Plexiglas sheet that I cut into the size of the extra table leaf. Underneath the
table, I place a converted incandescent to florescent table lamp and vola! I have the
perfect lighted table. I can cut photos directly on the Plexiglas and I can compose
my work on the rest of the table. I never purchased the Plexiglas either!

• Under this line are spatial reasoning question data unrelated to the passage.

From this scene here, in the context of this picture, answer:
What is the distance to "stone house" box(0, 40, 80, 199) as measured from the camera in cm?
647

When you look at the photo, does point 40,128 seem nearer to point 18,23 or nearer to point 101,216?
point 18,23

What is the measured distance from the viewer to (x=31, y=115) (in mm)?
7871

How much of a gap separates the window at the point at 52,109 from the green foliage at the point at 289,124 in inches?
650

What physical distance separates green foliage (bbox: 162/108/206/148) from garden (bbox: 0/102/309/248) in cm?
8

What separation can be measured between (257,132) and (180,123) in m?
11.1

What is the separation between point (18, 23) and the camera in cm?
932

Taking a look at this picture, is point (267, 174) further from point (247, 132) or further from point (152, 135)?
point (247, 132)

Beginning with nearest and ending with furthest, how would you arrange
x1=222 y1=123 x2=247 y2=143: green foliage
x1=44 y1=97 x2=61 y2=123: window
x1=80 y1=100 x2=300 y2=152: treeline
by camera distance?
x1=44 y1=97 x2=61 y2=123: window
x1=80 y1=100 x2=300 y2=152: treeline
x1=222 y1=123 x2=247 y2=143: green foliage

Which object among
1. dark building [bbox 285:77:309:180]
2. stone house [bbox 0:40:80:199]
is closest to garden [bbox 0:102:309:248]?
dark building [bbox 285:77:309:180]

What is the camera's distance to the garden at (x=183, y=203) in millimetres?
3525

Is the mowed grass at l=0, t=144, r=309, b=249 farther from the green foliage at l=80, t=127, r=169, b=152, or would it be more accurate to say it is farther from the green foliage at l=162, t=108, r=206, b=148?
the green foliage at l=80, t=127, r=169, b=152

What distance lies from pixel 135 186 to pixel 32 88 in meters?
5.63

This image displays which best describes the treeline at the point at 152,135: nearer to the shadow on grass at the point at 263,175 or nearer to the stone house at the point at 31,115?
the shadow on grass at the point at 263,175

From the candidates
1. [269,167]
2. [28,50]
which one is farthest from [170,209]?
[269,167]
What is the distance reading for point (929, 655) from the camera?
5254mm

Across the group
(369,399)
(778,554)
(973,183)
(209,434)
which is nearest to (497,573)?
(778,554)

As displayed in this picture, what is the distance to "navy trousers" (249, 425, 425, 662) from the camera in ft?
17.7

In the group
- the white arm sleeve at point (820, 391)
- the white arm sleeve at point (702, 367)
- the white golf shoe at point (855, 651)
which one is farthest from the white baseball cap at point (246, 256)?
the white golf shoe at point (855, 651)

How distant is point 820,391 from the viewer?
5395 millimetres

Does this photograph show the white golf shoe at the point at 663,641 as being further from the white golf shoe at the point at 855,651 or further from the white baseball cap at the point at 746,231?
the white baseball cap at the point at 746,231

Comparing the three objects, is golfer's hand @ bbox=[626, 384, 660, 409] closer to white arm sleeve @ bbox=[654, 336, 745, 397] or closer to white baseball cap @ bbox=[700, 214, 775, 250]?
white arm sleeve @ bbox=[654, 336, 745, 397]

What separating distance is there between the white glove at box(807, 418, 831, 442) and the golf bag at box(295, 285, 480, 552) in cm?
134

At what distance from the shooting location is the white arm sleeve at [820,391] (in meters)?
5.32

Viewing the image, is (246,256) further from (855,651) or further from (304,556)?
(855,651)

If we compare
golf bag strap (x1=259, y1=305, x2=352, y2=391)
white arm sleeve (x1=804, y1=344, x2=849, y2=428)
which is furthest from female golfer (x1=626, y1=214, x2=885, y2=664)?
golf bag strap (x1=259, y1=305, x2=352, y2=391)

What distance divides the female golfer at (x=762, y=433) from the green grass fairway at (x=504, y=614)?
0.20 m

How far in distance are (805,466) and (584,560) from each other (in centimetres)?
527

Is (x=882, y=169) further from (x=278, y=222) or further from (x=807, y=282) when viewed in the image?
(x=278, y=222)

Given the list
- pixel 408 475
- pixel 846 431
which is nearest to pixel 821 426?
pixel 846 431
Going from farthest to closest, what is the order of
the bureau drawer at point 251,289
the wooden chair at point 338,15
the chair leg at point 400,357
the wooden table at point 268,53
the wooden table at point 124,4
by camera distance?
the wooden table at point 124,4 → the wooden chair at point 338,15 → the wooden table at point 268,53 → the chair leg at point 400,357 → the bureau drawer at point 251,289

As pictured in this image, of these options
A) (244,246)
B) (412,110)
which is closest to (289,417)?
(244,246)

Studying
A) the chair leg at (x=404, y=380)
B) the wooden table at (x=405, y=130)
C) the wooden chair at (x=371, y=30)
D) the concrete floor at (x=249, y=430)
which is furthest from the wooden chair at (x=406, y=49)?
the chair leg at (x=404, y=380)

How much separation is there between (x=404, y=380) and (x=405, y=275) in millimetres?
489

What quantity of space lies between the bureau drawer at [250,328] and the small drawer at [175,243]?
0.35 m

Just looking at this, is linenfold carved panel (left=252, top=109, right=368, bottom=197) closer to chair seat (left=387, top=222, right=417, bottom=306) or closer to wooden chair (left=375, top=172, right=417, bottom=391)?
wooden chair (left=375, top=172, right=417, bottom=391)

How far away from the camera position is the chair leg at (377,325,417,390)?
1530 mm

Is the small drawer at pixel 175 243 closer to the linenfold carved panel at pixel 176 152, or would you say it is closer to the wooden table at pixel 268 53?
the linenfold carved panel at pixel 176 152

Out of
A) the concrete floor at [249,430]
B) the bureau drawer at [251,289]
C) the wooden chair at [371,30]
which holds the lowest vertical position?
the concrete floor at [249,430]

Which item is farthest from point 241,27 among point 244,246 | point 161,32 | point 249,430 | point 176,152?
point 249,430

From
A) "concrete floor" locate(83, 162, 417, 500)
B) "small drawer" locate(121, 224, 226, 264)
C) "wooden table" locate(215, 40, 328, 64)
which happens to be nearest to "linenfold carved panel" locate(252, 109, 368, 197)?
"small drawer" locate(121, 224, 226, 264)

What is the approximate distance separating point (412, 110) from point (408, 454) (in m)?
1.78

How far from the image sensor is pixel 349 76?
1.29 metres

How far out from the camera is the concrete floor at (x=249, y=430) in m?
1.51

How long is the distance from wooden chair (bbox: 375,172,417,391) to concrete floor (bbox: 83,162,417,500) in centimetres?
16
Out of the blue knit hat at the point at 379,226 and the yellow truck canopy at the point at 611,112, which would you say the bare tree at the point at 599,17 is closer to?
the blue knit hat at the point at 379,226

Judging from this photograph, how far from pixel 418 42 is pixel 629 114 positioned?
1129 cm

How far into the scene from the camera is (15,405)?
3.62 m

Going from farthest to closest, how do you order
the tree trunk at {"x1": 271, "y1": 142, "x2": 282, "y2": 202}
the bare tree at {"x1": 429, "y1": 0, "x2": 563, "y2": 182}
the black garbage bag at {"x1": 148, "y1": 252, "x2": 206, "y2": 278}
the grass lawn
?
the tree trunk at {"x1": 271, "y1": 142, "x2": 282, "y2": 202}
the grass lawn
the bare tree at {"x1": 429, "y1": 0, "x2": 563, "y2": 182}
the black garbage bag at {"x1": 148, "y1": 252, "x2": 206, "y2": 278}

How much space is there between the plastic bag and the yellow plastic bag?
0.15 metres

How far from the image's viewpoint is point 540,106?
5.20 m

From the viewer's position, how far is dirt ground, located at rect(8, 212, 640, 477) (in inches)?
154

Instead, I use old Plexiglas office chair-mats. I cut them to the correct size with
a radial saw and make neat edges by melting them slightly with a butane torch. I
use other Plexiglas pieces to cover and protect desk and counter tops.
|HOUSHOLD SAVINGS TIPS
|McGyver Cam-bat Flashlight
I have a Poloroid brand Sun-600 camera that works pretty good,
as far as instant photo cameras go. After you take about ten pictures, out comes the
used cartridge, ready for another pack of film. But did you know that each cartridge of
film comes with it's own built-in battery inside the instant film pack? Poloroid
recommends that you dispose of these used batteries in landfills specially designated for
toxic waste. They can not be disposed of in the trash! Probably only one percent of
the public knows that, so here's another earth-friendly use for those batteries:
Turn them into flashlights! These Poloroid Polarpulse batteries are found inside the
empty cartridge after the photos are used. Poloroid doesn't
recommend you even touch these batteries, so you do that at your own risk. If you're
willing, they always have extra juice even after their used. Put on a pair of
gloves and twist the plastic cartridge apart. Underneath the sharp sheet metal
spring is the flat Polarpulse battery. Throw the plastic junk away and get one large
and one small paper clip. gather your needle-nose plyers and get a six-volt mini bayonette
style light bulb. The battery is six-volts and works well with a HPR5 (6.5volt,
.7amp halogen) bayonett type bulb or a PR13 (4 or 5 "D" cell) bulb. This is the
type of bulb that might be in those old lantern battery lights. Get the right 6-volt bulb,
or it will burn out fast. Bend the large paper clip in half with one end around the
base of the bulb and slide
the other end under one of the exposed battery contacts so it stays firmly. Take the
small paper clip and bend it in half with one half under the other battery contact.
Take the other end of the clip and bend it in such a way that it rests with a little
pressure on the bottom bulb contact. Flash! Once you complete the circuit, the light
is bright. Remove the little paper clip to turn off the light. This battery works great as
a midnight book light. Slip the thin battery into a few chapters before your current page
and let your room-mate rest without light in their face.